The Lost Mind of Dr. Brain
After a horrid lab experiment goes wrong, the mind and intelligence of Dr. Brain is accidentally transferred to his lab rat, Rathbone, and vice-versa. With the help of Dr. Elaina Brain, who happens to be Dr. Brain's niece, it's your task to swap Dr. Brain and Rathbone's mind once again. To do this, you must solve a number of puzzles, each testing and stressing a particular part of your brain. Once you solve all the puzzles in each of the region's of Dr. Brain's brain, you are able to successfully transfer Dr. Brain's mind back from Rathbone, and Rathbone's mind back from Dr. Brain.
What is really nice about this game is that there are different difficulty levels. On the CD case it claims to be for ages 12 to adult, and for the most part this is correct. I do believe that a child under 12 could easily master some of the puzzles which have to be solved. While on the surface it might appear to be a child's game, The Lost Mind of Dr. Brain is much more. When set to the most difficult setting, the puzzles should present a challenge to most adults. While not being impossible to complete, they do challenge your mind, and hopefully get you thinking. There are three levels to each puzzle: easy, medium and hard. You are able to choose which one you want, and can switch between them at will while playing a certain puzzle. When in the easy difficulty setting, you only get 5% for completing each puzzle, but each puzzle is fairly easy. The medium difficulty setting increases the difficulty level of the puzzle, and thus rewards you with a completion amount of 10%. The hard difficulty setting increases the difficulty level of the puzzle yet again, and you get a 15% completion reward for successfully finishing the puzzle. In order to complete a region you are required to get 100%, which can be achieved with many variations of the difficult level. Even after getting a region 100% complete you are still able to return and play the puzzle over and over, albeit not getting any more points or completion percentages.
There are a number of different regions, each focusing in on a particular skill or aptitude. There is the music section, in which you have to rearrange the bars of famous classical music after they are scrambled. Another puzzle, Pentode, requires you to place similar symbols adjacent to one another. These symbols can be the Roman numerals, chemical symbols, sign language letters, and the Greek alphabet. To challenge your short-term memory skills there is a puzzle which requires you to file, and then find, certain objects in a filing cabinet. Sometimes the doors of the cabinets switch places, which can cause some confusion. There is a puzzle which tests your three dimensional visualization skills. You are required to place blocks on a 3D grid to match a previously constructed figure. There are numerous other puzzles, each which require you to do a set of tasks using a particular part of your brain.

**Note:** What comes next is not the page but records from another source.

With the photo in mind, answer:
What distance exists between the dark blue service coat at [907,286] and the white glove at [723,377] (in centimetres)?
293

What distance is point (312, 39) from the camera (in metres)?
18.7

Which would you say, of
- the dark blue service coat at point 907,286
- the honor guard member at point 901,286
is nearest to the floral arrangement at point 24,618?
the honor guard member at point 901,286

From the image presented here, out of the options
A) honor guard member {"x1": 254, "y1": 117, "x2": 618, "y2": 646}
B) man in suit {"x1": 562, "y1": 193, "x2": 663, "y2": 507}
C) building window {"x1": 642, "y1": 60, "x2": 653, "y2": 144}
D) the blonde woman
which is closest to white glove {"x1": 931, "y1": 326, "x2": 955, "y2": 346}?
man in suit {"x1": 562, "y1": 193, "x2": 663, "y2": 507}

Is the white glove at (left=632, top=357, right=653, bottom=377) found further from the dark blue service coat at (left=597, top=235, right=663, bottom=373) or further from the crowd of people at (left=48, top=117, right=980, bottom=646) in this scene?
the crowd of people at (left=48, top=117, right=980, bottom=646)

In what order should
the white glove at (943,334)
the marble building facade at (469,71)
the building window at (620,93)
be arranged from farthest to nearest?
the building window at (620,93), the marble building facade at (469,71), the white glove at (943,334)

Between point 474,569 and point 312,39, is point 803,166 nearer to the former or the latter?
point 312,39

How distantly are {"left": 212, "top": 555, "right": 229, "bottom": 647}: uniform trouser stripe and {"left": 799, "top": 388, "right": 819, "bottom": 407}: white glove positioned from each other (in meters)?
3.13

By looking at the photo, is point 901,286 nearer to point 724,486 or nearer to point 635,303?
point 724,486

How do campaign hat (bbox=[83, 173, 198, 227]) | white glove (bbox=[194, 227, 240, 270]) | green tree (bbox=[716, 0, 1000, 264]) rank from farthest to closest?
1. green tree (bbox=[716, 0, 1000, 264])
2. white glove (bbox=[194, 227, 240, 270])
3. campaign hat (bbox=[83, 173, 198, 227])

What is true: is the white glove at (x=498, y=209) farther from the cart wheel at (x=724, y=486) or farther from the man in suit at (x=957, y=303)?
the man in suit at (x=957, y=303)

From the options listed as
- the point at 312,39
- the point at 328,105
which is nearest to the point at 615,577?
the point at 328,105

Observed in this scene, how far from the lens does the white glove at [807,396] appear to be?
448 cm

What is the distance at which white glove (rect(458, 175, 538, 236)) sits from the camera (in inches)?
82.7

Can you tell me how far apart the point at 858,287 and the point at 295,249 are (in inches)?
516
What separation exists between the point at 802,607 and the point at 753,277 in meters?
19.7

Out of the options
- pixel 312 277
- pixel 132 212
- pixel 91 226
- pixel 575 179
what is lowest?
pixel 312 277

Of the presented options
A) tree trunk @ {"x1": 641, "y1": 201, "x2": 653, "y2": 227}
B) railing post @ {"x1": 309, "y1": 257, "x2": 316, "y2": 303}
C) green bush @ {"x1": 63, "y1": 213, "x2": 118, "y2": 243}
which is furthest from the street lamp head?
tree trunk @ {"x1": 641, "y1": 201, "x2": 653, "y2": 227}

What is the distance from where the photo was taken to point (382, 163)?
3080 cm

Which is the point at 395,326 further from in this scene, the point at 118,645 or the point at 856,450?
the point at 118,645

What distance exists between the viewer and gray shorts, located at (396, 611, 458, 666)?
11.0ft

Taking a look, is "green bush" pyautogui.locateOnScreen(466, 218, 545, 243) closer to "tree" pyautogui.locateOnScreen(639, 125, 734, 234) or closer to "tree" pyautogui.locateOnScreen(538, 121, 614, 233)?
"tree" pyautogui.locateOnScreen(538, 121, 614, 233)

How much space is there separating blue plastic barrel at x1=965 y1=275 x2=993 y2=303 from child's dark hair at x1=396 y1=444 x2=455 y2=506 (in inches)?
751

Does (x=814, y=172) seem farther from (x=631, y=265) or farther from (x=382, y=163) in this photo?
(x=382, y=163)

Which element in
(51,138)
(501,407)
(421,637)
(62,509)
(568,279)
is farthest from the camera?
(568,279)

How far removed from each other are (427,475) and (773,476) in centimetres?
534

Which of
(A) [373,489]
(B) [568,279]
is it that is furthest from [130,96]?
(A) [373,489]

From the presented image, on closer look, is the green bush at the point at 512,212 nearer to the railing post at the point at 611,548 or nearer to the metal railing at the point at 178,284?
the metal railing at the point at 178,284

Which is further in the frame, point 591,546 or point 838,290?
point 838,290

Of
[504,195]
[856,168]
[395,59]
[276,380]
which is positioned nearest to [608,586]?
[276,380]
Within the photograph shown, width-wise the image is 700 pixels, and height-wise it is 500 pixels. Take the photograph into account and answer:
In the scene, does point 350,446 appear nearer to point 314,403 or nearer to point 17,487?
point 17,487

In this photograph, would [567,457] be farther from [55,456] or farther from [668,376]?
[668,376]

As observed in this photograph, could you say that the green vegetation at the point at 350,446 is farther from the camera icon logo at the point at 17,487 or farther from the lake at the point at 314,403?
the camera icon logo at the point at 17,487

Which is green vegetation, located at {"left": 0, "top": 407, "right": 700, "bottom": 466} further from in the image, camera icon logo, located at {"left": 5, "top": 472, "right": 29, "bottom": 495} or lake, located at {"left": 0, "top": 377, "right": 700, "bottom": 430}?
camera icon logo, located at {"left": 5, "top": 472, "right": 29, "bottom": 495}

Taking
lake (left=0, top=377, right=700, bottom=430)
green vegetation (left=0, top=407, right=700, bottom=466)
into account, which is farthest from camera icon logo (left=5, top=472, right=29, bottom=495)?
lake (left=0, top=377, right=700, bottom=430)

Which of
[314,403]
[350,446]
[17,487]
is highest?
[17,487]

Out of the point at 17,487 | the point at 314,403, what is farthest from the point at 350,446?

I personally find this game to be quite entertaining. Even after years of playing it, it is still somewhat of a challenge. One aspect of this game that is interesting is that what might be difficult for one person might be easy for another, and so on. I found the music section to be quite difficult, especially since I have absolutely not musical abilities whatsoever. Others might find that section to be easy, while they find the motor programming region to be the most difficult.